== Segment start ==
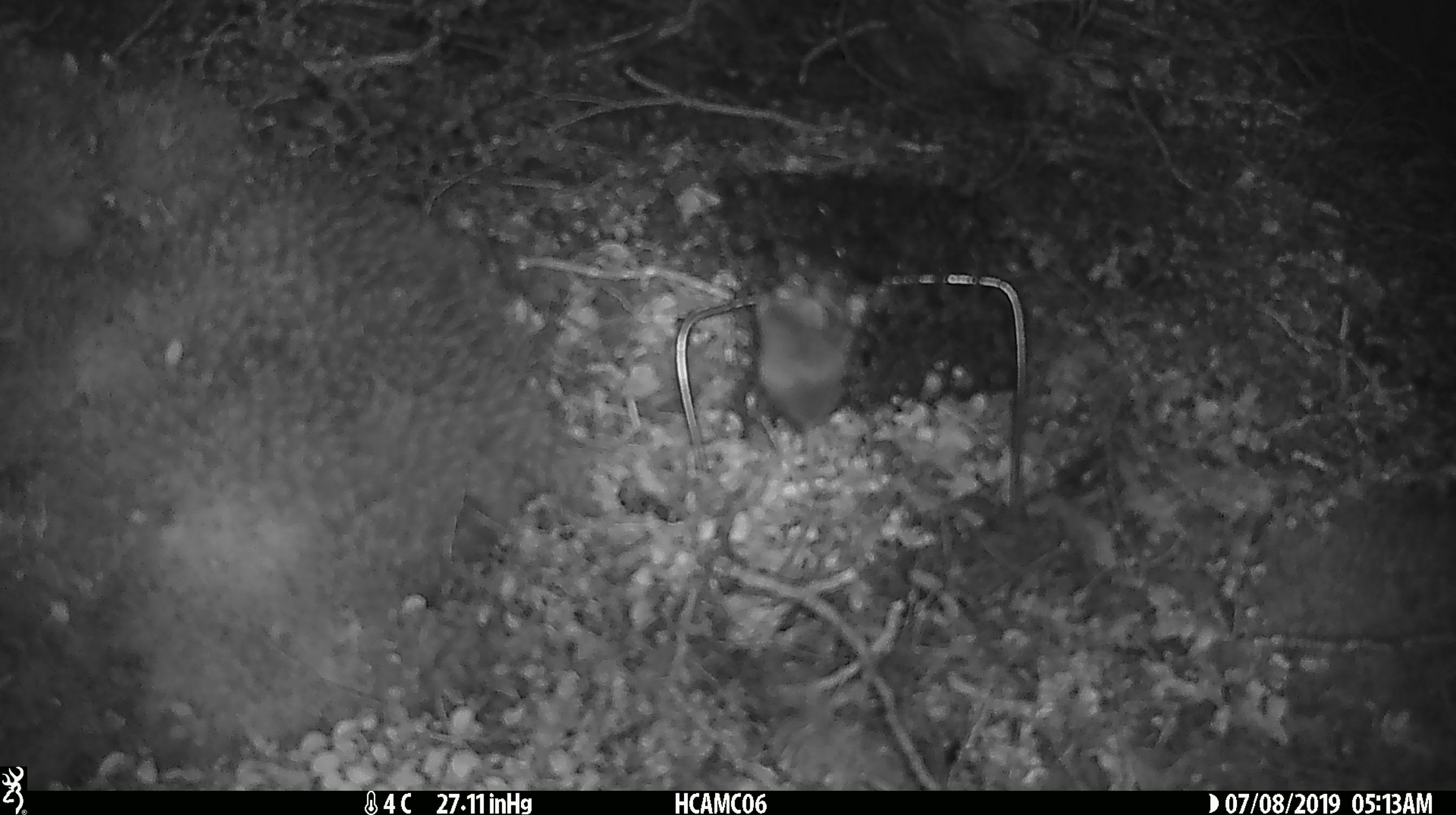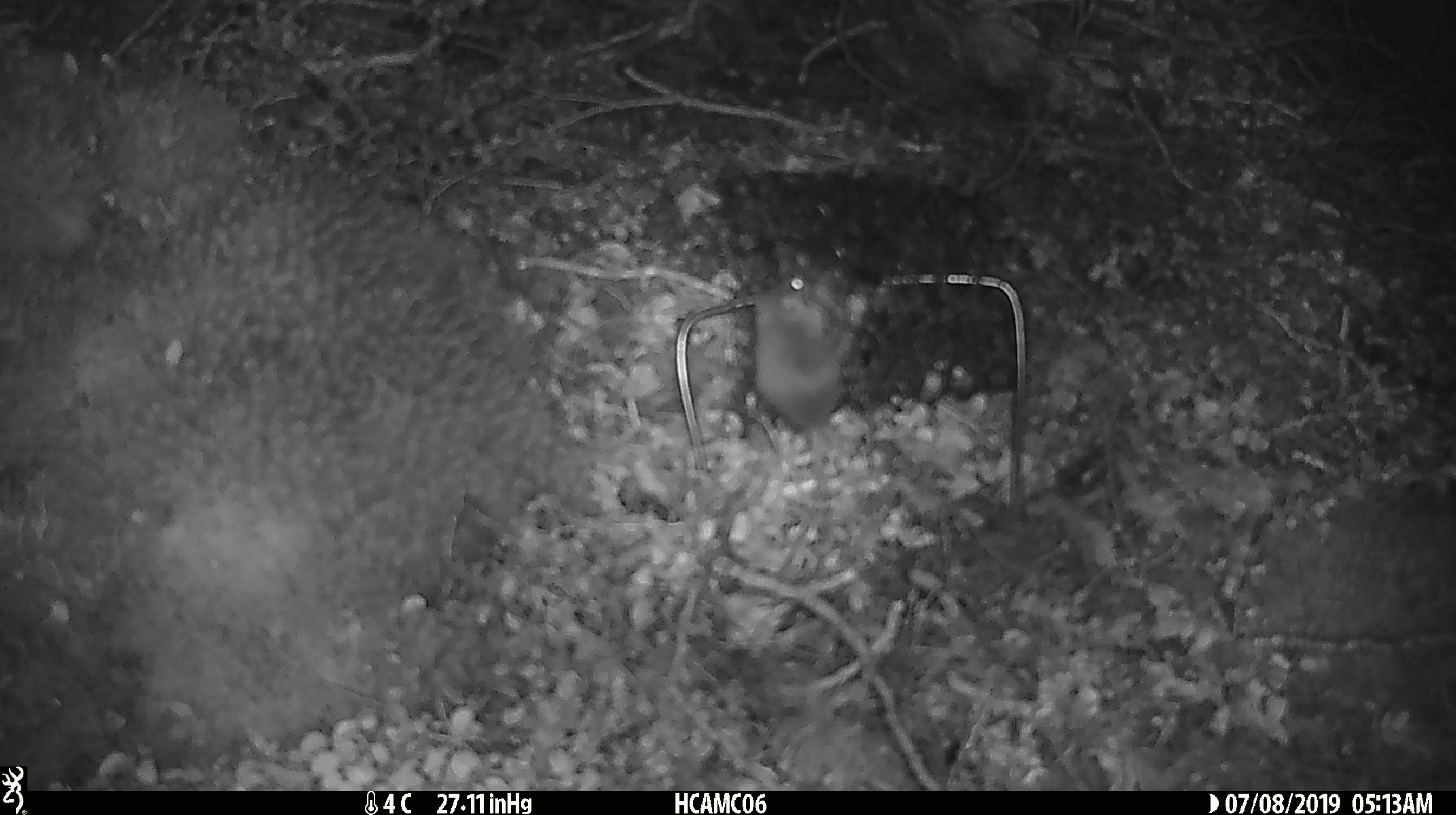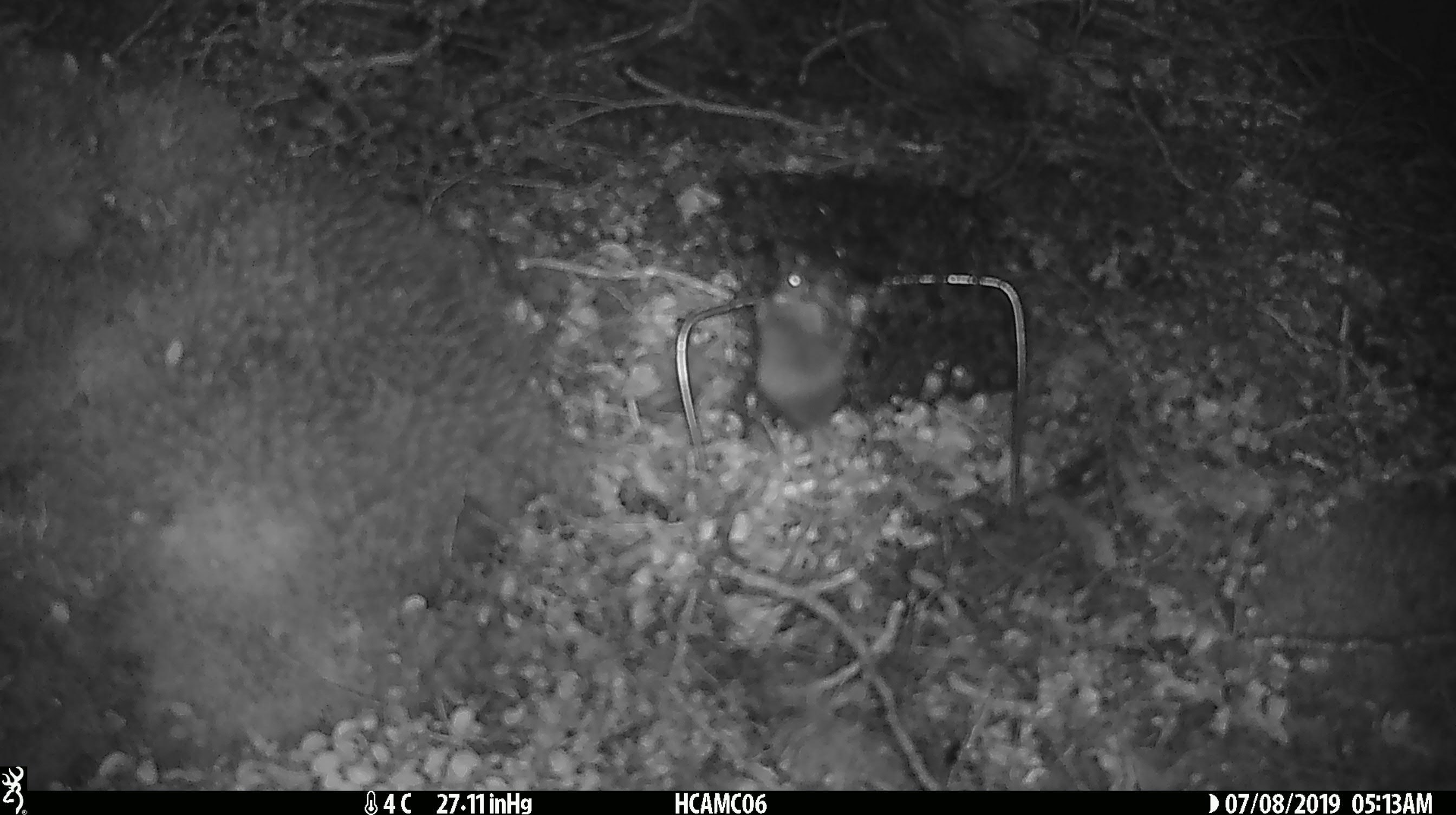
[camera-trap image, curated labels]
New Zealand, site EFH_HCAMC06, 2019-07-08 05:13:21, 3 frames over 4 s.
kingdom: Animalia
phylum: Chordata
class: Mammalia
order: Rodentia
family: Muridae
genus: Mus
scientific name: Mus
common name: mouse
== Segment end ==
» **Your task**
Everything in the records above should come back word for word, except the pictures.

» **Task answer**
[camera-trap image, curated labels]
New Zealand, site EFH_HCAMC06, 2019-07-08 05:13:21, 3 frames over 4 s.
kingdom: Animalia
phylum: Chordata
class: Mammalia
order: Rodentia
family: Muridae
genus: Mus
scientific name: Mus
common name: mouse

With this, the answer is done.